WORK ORDER 1: The father's letter to his son names the groups of staff at the doctor's with whom Marcus was becoming popular. List those groups.
WORK ORDER 2: Carry the father's letter to his son forward from its last sentence, keeping his voice.

GIVEN TEXT:
=== Section Start ===
A letter of a father to his infant child:
Our Dearest Marcus Baby, 
Growing up there has never been any doubt that I am happiest when I am around children and most especially babies. I can never seem to get enough of them. I guess I’m either just a big kid or there is something about children that is so magical and the love that they give is so pure. 
I have been so fortunate to be surrounded by my wonderful niece in the States as well as the 10 Torres kids all whom I love so dearly. Often I daydream how it would be like for Jet and I to have our own. 
Seven months ago, the greatest gift from God came to us, you, our Marcus. The first time we found out we were pregnant with you, I immediately felt like I was on top of the world! There was a mixed feeling of nervousness and excitement, but mostly pure joy. 
As Jet and I shared the good news to family and friends, all we could think about is how loved you will be. Everyone was so excited to hear the good news. Neither of your Titos and Titas could wait to see you. Our friends we’re so excited for your Mama and I. I remember telling you, “Marcus, you have a lot of crazy godfathers, but they are great. Once they take you out to the “go-go bars” you make sure I’m coming along." Your Titos and Titas would’ve spoilt you rotten. 
Seven magical months, you were with us. It was pure joy and happiness. We were planning our lives around you. We wanted everything perfect for you. We immediately knew you were going to be special. You were very active and responded every time we would talk or touch you on your Mama’s tummy. 
At the doctor’s, you were fast becoming popular with the nurses, residents, and interns. You were playful and often would show yourself briefly before running away as they poked you with the ultrasound. When we found out you were a boy, the doctor immediately said, “Oh he’s definitely a boy, look at his scrotum, he has a big one!” I immediately said, “Thank you, may namana sakin.” 
On February 5, 2010, 8:57am, you arrived. Tita Belle and Grandma were there to calm me down. Tita Belle brought me a huge cup of coffee, yet I couldn’t contain my nerves, for all I wished was for your Mama and you to be 100%.
=== Section End ===
SUPPLIED RECORDS:
=== Section Start ===
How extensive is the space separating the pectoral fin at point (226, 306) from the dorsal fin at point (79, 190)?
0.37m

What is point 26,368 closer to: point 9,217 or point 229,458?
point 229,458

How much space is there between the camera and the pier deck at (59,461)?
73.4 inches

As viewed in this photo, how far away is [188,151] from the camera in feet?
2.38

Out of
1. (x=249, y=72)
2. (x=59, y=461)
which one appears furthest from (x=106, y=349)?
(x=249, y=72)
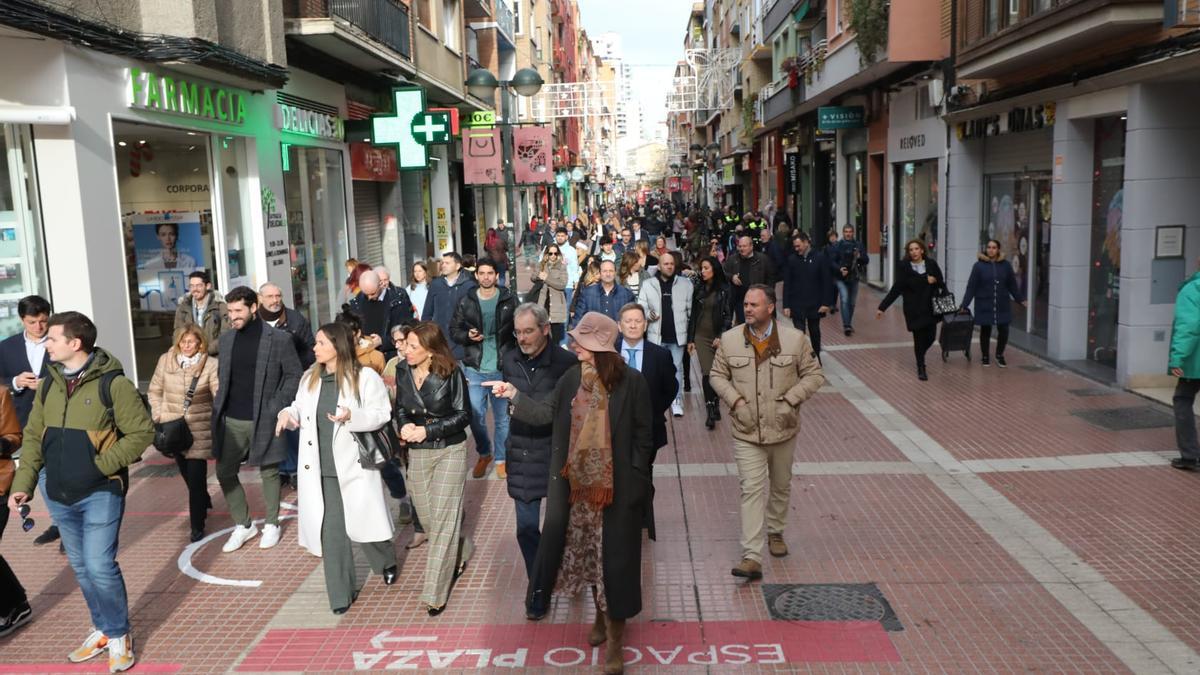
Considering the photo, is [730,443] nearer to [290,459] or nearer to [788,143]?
[290,459]

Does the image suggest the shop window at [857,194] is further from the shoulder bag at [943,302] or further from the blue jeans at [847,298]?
the shoulder bag at [943,302]

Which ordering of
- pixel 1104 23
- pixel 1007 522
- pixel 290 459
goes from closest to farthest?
pixel 1007 522
pixel 290 459
pixel 1104 23

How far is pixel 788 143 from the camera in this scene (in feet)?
113

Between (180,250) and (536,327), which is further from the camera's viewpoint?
(180,250)

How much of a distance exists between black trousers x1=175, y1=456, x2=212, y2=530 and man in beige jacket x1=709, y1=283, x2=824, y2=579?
3805 mm

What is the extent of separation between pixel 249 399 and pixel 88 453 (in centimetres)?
200

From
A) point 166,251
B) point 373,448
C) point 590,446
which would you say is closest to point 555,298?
point 166,251

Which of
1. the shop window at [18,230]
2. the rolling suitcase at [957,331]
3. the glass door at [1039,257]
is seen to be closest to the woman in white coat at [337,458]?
the shop window at [18,230]

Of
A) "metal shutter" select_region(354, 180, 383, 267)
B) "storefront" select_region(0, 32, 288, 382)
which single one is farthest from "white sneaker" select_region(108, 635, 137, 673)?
"metal shutter" select_region(354, 180, 383, 267)

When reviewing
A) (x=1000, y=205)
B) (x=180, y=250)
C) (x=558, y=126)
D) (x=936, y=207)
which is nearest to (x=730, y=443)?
(x=180, y=250)

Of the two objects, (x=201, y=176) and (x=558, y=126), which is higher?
(x=558, y=126)

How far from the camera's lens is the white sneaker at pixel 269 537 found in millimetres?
7277

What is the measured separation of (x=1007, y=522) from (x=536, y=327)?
3798 millimetres

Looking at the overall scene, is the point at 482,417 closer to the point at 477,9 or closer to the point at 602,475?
the point at 602,475
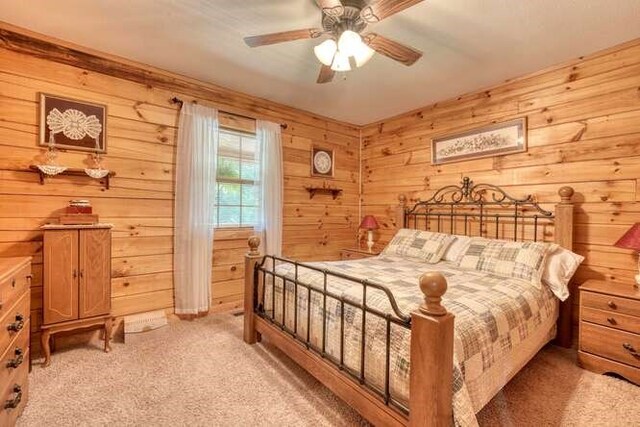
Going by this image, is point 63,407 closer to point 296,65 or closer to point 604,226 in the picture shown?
point 296,65

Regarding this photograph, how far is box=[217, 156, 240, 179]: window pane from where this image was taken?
130 inches

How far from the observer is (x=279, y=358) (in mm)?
2248

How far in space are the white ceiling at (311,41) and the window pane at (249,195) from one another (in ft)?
3.63

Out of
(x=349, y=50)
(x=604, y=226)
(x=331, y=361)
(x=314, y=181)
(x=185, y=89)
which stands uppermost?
(x=185, y=89)

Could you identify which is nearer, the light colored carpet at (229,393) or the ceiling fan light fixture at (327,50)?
the light colored carpet at (229,393)

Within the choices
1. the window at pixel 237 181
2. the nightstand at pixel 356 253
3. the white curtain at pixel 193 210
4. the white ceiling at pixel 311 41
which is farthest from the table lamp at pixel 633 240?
the white curtain at pixel 193 210

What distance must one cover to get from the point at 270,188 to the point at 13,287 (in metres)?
2.31

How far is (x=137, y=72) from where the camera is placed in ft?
9.11

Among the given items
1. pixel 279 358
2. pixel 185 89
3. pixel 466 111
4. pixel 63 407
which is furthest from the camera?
pixel 466 111

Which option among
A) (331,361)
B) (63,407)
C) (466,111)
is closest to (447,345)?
(331,361)

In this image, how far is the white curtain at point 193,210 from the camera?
2.94m

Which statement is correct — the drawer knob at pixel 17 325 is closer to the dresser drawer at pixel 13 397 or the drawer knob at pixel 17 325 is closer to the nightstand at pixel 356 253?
the dresser drawer at pixel 13 397

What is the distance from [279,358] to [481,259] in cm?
184

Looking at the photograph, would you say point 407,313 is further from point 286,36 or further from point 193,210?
point 193,210
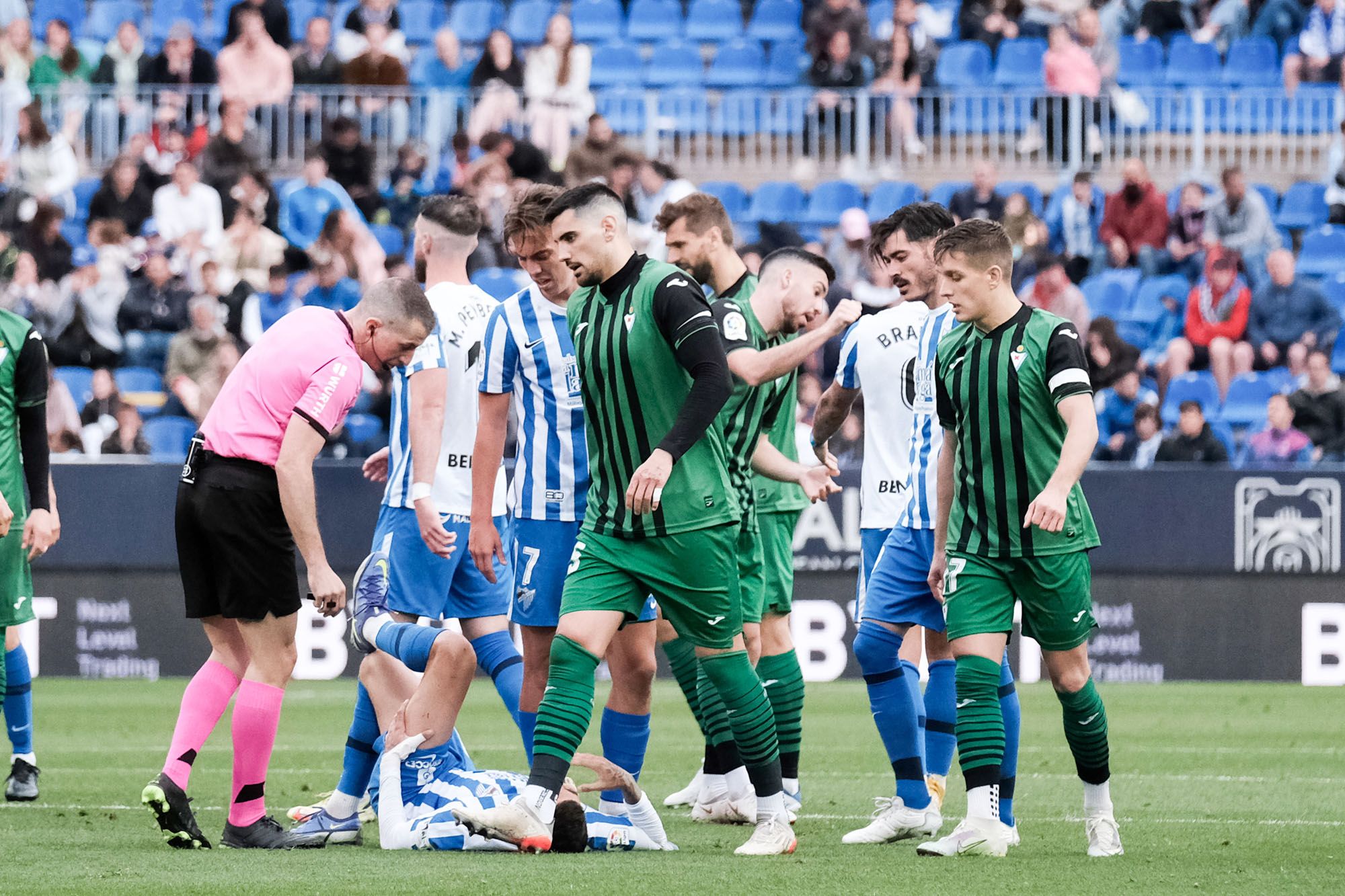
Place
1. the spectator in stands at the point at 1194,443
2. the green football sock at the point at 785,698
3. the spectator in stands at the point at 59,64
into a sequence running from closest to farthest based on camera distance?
the green football sock at the point at 785,698, the spectator in stands at the point at 1194,443, the spectator in stands at the point at 59,64

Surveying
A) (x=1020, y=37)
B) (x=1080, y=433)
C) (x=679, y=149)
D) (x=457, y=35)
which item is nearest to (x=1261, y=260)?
(x=1020, y=37)

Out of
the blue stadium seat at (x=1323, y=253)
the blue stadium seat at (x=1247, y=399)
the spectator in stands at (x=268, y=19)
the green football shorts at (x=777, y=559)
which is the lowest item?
the green football shorts at (x=777, y=559)

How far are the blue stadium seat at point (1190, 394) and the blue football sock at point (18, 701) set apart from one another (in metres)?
11.4

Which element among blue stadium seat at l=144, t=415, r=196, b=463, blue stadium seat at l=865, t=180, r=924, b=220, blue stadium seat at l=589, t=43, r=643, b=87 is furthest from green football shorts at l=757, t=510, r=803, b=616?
blue stadium seat at l=589, t=43, r=643, b=87

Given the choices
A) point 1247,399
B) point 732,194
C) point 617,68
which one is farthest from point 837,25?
point 1247,399

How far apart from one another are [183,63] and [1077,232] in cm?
970

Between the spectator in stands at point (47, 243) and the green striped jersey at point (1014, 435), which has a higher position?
the spectator in stands at point (47, 243)

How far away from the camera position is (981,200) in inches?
738

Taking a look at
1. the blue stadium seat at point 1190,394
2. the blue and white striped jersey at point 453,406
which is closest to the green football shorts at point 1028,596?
the blue and white striped jersey at point 453,406

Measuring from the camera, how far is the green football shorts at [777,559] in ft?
26.9

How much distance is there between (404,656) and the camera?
6902 mm

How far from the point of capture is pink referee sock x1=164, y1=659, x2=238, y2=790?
6660mm

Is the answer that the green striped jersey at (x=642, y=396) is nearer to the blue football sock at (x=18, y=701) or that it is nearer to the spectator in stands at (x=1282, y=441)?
the blue football sock at (x=18, y=701)

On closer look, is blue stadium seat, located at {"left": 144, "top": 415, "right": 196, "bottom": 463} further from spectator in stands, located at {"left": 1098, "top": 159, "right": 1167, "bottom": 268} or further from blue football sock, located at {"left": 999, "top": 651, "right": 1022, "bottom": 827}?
blue football sock, located at {"left": 999, "top": 651, "right": 1022, "bottom": 827}
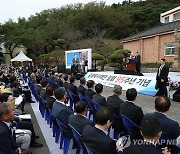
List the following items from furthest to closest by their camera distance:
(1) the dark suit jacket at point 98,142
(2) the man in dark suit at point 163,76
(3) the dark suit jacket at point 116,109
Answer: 1. (2) the man in dark suit at point 163,76
2. (3) the dark suit jacket at point 116,109
3. (1) the dark suit jacket at point 98,142

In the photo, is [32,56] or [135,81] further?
=== Section End ===
RESPONSE AREA 1: nurses, residents, interns

RESPONSE AREA 2:
At the O.R., your Mama was able to see and hear you cry. After a few hours, I saw you, Marcus, you were so beautiful. I spoke to you and you responded with a kick. I put my ear near your incubator and heard your wonderful angelic voice. I saw you a few more times after, the doctor even had to kick me out. 
After a few more hours your Mama was wheeled to our room. There we waited anxiously for you. We were so nervous because we didn’t have your things ready. Tita Belle, went out to buy you a gift and was so excited to get your clothes and the things you needed for your arrival. At night, Tita Mache, Ate Mica, Ate Bea, Ate Cielo, and Ate Daniela with Tita Rhoda came to visit. Ate Cielo bought you a stuffed giraffe. We were all so happy and very excited to see you. 
Then the terrible news came. The doctor called me into the nursery as she told me you were having complications. You fought bravely to breathe, my love. Never had I imagined that after twelve hours you would be taken from us. Our world came crumbling down. We held you in our arms, kissed you, held your perfect hand, your perfect feet, and your perfect head as you faded. The pain is indescribable; I don’t think we will ever heal from losing you. 
All through out my life, I was just an average person but there was one thing I knew I would be great at and that was to be your father. I imagined myself protecting you, guiding you, playing with you, and most of loving you with all my heart. You are very special and it pains me that we won’t be given the chance to share you to the world. I’m sorry my Baby, I’m sorry I won’t be able to be the father I always wanted to be for you. 
How do we move on without you my son? When will we see you again? We miss you terribly! We don’t want to let you go, but we have to, for you to be able to be at peace in Heaven. We know your light will always shine upon us. Your memory will live with us forever. You can rest now, no more pain my love.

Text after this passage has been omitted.